VIDEO | Sfilata Dolce & Gabbana alla Valle dei Templi, le prime immagini

Ieri il suggestivo evento Dolce & Gabbana a Palma di Montechiaro, oggi la sfilata alla Valle dei Templi di Agrigento e domani tappa a Sciacca. “La Sicilia per me è il posto più bello del mondo – ha detto Stefano Gabbana, come riporta il Giornale di Sicilia – non si tratta solo della sfilata, ma di raccontare una storia, di portare l’immagine della Sicilia in giro per il mondo. Noi portiamo qui quasi 400 persone, quello che vedranno qui lo racconteranno in tutto il mondo. E la cucina, in occasione dei nostri eventi, ovunque si svolgano in Italia, è sempre quella siciliana”. “In Sicilia non posso mai sbagliare – ha detto Domenico Dolce – perché nella mia terra per me diventa un fatto di vita o di morte”. Questa tre giorni in pompa magna nell’Agrigentino è stata preceduta da tre anni di lavoro. Ieri sera l’alta gioielleria a Palma di Montechiaro, questa sera l’alta moda nella Valle dei Templi e domani sera l’alta sartoria a Sciacca.

Sfilata Dolce e Gabbana alla Valle dei Templi, un breve video pubblicato su Facebook dal sindaco Lillo Firetto.

Sfilata Dolce e Gabbana alla Valle dei Templi, un breve video pubblicato su Facebook dal giornalista Giuseppe Moscato.

Giornalisti sono arrivati da ogni parte del mondo per assistere questa sera, nel suggestivo scenario della Valle dei templi di Agrigento, all’evento D&G in programma al tempio della Concordia.
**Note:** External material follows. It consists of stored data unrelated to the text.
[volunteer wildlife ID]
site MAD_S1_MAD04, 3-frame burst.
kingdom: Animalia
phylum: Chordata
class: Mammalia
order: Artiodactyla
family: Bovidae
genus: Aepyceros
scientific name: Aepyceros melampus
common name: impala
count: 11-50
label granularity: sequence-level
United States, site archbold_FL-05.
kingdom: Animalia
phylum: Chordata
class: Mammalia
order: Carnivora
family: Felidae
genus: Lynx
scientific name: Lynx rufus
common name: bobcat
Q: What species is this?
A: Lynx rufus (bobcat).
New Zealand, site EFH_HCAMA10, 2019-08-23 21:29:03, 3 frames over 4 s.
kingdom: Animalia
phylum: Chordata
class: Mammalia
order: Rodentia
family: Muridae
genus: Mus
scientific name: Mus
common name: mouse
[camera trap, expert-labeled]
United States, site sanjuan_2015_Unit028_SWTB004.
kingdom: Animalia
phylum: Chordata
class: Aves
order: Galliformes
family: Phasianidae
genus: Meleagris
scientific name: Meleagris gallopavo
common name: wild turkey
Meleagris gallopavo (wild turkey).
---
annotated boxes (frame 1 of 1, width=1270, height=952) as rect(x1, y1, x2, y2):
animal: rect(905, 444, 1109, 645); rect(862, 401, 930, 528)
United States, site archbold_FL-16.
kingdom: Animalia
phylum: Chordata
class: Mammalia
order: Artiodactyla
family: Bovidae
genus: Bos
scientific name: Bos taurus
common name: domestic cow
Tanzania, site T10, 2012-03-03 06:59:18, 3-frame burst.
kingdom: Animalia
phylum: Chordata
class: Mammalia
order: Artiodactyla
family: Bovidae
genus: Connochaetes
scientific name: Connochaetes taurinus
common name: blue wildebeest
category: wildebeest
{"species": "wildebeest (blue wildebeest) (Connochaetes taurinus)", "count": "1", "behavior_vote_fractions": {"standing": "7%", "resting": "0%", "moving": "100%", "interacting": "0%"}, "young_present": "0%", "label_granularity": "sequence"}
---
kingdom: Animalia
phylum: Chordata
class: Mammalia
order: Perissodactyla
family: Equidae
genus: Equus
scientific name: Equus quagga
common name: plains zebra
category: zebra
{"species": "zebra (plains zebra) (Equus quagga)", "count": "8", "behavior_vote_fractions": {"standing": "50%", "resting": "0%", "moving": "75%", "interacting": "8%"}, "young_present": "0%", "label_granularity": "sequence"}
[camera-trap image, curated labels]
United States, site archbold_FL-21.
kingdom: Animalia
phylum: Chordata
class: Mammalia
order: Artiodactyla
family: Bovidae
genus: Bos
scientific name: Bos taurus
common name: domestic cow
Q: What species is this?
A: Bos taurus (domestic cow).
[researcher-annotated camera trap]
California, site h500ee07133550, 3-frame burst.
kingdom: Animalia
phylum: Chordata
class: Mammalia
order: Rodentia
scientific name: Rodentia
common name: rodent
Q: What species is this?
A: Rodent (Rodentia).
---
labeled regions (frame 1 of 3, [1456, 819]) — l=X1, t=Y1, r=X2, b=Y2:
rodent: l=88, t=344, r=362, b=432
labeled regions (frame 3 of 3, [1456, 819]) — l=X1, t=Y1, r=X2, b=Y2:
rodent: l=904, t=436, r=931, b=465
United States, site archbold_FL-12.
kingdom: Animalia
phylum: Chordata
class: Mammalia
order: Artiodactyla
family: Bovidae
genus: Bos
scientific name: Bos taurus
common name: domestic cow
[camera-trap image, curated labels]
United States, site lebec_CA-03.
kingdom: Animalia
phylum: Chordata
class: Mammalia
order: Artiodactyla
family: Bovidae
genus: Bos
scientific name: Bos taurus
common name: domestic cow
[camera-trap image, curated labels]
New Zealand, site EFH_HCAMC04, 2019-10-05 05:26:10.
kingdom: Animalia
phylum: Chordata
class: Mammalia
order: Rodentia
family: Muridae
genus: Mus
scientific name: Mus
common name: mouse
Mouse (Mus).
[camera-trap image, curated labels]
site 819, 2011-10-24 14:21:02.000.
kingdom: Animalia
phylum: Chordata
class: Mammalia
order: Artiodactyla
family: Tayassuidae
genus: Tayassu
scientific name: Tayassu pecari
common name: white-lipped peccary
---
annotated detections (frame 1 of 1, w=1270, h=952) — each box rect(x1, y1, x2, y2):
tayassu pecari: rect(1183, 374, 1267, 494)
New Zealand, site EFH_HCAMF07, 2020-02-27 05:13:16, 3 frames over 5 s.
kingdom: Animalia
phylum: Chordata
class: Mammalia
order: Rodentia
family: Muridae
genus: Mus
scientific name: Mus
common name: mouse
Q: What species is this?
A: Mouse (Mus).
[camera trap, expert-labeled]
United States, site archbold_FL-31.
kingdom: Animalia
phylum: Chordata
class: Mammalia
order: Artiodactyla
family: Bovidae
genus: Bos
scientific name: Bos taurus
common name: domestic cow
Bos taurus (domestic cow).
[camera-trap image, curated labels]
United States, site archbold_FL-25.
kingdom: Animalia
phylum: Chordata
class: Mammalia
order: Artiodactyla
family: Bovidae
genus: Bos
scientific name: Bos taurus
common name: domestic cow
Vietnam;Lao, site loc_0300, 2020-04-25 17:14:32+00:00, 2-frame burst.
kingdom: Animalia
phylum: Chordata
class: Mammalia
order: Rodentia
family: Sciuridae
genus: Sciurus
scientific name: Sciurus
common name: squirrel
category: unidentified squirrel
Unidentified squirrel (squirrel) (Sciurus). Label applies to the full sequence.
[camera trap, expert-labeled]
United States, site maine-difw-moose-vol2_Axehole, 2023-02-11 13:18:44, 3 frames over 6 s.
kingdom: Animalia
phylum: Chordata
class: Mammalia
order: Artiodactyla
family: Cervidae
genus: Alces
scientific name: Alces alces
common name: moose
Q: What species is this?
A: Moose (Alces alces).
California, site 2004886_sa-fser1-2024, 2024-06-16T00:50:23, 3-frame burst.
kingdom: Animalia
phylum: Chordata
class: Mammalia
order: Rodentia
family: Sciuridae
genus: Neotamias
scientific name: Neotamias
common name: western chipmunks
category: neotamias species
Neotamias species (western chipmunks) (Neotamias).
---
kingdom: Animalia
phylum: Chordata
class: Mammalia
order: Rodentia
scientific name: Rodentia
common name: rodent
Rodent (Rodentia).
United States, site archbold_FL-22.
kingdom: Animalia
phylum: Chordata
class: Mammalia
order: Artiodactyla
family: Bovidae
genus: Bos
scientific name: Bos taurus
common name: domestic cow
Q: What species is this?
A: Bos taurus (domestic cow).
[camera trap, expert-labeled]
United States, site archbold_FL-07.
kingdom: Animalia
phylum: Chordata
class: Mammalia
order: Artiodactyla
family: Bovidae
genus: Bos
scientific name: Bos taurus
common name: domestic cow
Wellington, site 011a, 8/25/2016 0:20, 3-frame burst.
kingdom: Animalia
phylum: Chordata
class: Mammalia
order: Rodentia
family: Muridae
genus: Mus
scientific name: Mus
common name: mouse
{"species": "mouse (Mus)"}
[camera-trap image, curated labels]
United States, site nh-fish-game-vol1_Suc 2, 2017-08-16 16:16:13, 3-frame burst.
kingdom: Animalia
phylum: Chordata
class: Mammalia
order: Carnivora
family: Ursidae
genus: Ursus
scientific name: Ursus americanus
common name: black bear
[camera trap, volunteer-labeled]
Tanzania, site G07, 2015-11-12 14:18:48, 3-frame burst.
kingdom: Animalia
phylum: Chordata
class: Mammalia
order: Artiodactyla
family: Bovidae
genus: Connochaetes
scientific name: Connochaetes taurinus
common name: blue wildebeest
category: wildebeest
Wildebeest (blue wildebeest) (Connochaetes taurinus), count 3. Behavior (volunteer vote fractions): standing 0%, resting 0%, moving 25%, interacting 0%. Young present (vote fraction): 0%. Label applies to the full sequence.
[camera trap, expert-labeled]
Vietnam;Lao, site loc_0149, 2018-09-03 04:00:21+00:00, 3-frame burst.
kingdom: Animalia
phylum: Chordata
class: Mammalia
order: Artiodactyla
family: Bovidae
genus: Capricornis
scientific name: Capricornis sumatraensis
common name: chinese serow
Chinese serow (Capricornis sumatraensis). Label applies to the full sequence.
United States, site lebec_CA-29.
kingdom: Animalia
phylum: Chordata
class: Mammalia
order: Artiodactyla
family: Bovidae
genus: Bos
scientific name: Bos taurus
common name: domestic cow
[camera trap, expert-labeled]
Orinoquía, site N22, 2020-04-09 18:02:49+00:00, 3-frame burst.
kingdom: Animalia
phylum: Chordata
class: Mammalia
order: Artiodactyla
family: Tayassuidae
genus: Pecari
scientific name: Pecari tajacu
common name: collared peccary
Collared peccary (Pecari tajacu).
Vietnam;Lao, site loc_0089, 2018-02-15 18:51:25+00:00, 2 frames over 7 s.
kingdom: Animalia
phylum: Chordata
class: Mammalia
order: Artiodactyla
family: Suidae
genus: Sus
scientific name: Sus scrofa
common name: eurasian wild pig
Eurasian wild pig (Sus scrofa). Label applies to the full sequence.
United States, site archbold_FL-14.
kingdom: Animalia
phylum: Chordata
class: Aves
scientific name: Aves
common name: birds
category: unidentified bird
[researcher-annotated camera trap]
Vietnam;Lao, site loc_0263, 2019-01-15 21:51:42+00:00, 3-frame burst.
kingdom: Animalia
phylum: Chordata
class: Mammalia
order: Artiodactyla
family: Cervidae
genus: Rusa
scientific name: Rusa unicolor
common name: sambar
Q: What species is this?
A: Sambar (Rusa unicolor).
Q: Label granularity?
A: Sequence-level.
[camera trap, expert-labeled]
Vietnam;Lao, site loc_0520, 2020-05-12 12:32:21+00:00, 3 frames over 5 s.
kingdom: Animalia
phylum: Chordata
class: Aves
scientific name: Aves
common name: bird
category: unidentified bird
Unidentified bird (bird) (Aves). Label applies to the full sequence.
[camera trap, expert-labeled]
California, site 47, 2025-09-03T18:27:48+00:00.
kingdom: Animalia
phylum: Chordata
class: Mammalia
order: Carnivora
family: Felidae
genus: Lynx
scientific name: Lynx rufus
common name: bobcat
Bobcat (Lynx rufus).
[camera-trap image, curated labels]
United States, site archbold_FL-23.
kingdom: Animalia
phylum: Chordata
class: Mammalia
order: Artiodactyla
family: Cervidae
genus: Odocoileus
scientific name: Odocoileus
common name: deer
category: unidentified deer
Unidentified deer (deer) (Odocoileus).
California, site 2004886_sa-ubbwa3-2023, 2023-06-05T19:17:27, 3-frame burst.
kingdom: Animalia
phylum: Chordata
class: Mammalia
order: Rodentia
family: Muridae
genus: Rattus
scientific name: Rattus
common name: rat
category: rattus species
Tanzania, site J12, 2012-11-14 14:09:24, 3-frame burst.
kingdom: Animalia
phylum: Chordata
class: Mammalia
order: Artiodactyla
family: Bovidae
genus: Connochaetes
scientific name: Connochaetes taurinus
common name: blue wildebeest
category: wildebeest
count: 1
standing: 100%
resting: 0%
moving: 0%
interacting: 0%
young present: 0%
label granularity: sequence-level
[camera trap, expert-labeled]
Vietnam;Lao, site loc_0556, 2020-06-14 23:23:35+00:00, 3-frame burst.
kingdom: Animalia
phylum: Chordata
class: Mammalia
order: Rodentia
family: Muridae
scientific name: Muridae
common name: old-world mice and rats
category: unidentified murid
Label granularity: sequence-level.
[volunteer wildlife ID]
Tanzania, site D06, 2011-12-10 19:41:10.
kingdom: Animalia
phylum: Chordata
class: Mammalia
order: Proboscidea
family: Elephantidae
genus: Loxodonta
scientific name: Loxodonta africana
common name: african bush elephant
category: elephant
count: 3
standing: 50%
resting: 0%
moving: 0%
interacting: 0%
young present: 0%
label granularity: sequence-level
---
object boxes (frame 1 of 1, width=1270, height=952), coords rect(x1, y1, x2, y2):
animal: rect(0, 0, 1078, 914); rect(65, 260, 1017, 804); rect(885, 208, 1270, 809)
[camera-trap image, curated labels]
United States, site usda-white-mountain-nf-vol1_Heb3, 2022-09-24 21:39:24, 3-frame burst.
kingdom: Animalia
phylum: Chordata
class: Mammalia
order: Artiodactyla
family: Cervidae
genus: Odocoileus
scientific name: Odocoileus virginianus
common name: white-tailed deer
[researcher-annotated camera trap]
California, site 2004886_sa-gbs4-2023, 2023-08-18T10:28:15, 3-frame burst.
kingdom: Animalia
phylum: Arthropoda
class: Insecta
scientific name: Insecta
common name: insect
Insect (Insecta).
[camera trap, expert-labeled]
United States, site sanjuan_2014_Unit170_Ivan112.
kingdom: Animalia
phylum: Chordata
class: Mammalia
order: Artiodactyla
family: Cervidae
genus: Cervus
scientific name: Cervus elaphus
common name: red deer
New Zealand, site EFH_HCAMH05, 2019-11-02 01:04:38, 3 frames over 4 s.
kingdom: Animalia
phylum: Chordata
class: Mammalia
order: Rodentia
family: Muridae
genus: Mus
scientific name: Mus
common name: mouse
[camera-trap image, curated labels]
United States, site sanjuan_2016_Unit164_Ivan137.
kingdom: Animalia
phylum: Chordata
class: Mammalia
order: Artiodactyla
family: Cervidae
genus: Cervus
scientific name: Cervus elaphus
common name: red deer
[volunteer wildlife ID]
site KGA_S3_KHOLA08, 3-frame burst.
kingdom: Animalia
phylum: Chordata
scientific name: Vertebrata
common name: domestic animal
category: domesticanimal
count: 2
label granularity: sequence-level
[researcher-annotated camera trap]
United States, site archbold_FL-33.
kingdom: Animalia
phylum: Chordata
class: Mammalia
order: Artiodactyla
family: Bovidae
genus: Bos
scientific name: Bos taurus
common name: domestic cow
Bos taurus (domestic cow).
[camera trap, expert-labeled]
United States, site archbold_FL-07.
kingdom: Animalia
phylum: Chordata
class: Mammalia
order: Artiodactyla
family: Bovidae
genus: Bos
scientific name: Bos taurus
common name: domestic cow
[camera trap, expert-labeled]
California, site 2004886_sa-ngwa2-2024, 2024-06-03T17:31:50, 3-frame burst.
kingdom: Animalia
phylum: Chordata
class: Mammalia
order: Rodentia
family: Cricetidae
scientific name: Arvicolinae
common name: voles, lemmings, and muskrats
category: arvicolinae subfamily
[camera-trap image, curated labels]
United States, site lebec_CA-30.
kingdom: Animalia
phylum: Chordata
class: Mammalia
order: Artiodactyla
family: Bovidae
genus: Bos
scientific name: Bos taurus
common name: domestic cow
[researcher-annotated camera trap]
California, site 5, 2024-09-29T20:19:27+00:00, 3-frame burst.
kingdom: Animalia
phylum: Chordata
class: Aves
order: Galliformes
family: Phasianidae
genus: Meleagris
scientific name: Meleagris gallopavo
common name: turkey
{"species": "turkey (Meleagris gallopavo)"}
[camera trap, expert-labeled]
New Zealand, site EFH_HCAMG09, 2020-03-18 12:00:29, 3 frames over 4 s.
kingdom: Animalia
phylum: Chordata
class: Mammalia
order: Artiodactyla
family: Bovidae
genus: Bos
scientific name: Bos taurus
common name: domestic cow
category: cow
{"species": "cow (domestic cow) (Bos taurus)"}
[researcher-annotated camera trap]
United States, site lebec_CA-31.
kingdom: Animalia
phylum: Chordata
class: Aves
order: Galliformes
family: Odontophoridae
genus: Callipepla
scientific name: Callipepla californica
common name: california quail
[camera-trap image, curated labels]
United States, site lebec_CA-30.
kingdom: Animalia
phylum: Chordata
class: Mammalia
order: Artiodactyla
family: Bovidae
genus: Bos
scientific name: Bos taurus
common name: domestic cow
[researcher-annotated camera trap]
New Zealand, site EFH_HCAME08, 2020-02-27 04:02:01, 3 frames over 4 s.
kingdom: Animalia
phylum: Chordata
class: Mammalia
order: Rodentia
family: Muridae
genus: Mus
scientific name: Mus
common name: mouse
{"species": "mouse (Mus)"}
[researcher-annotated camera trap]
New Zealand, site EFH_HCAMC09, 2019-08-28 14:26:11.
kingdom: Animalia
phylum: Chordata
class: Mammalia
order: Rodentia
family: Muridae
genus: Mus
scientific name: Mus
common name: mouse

Sono ben settanta le Testate giornalistiche internazionali che nelle ultime ore hanno fatto arrivare nella città dei templi i loro inviati per “raccontare” lo straordinario defilè di alta moda donna che verrà proposto dagli stilisti Domenico Dolce e Stefano Gabbana. Oltre alle più importanti Testate europee, dal “The Thelegraph” al “New York Times” fino a “Le Figarò”, particolarmente nutrita è la “pattuglia” di giornalisti asiatici,  provenienti in particolare dal Giappone, dalla Thailandia e dalla Repubblica Cinese. Il sindaco di Agrigento, Lillo Firetto nella tarda mattinata -viene spiegato in una nota – “ha  incontrato il gruppo di giornalisti ospiti dell’evento, soffermandosi a parlare con loro, molti dei quali per la prima volta in Sicilia. Proprio ai giornalisti, in questa particolare occasione, è affidato il compito di promuovere nel mondo l’immagine della Valle e della Città dei templi”.

Gli stilisti Domenico Dolce e Stefano Gabbana tornano a celebrare la Sicilia, loro musa ispiratrice, scegliendo di fare tappa ad Agrigento, con la Valle dei Templi e il suo territorio ricco di storia: da Palma di Montechiaro, cruciale per Tomasi di Lampedusa nella stesura del Gattopardo, a Sciacca con il suo centro storico affacciato sul mare. Oltre 400 ospiti e giornalisti internazionali vivranno le emozioni di una passerella a cielo aperto in alcuni dei luoghi piu’ iconici della Sicilia. E come a Palermo nel 2017, saranno ancora i vini di Donnafugata quelli scelti da Dolce&Gabbana per i momenti conviviali degli eventi Alta Moda, Alta Sartoria e Alta Gioielleria del 2019, che la casa di moda italiana dedica ogni anno alle proprie creazioni speciali.

Tutti gli eventi saranno accompagnati dalle migliori etichette dell’azienda vinicola, celebrando cosi’ un incontro tra le eccellenze del Made in Italy che portano la Sicilia nel mondo: quella occidentale con i vini di Contessa Entellina e di Pantelleria, e quella orientale con i vini di Vittoria e dell’Etna. “Con Dolce&Gabbana – spiega José Rallo, voce e volto di Donnafugata – condividiamo una visione solare della Sicilia, dove i colori, i temi della natura e della nostra cultura, vengono riproposti ed evocati in chiave sempre nuova: è l’immaginario fantastico e femminile che popola le nostre etichette d’autore, opere uniche capaci di far risplendere la personalità di ogni vino, in dialogo con l’arte”. I vini Donnafugata proporranno il mosaico di una Sicilia vitivinicola ricca di diversità e stile: dal Grillo SurSur allo Chardonnay Chiarandà di Contessa Entellina, dal Nerello Mascalese dell’Etna Sul Vulcano al Cerasuolo di Vittoria Floramundi, fino allo Zibibbo da cui è ottenuto il Ben Ryè Passito di Pantelleria.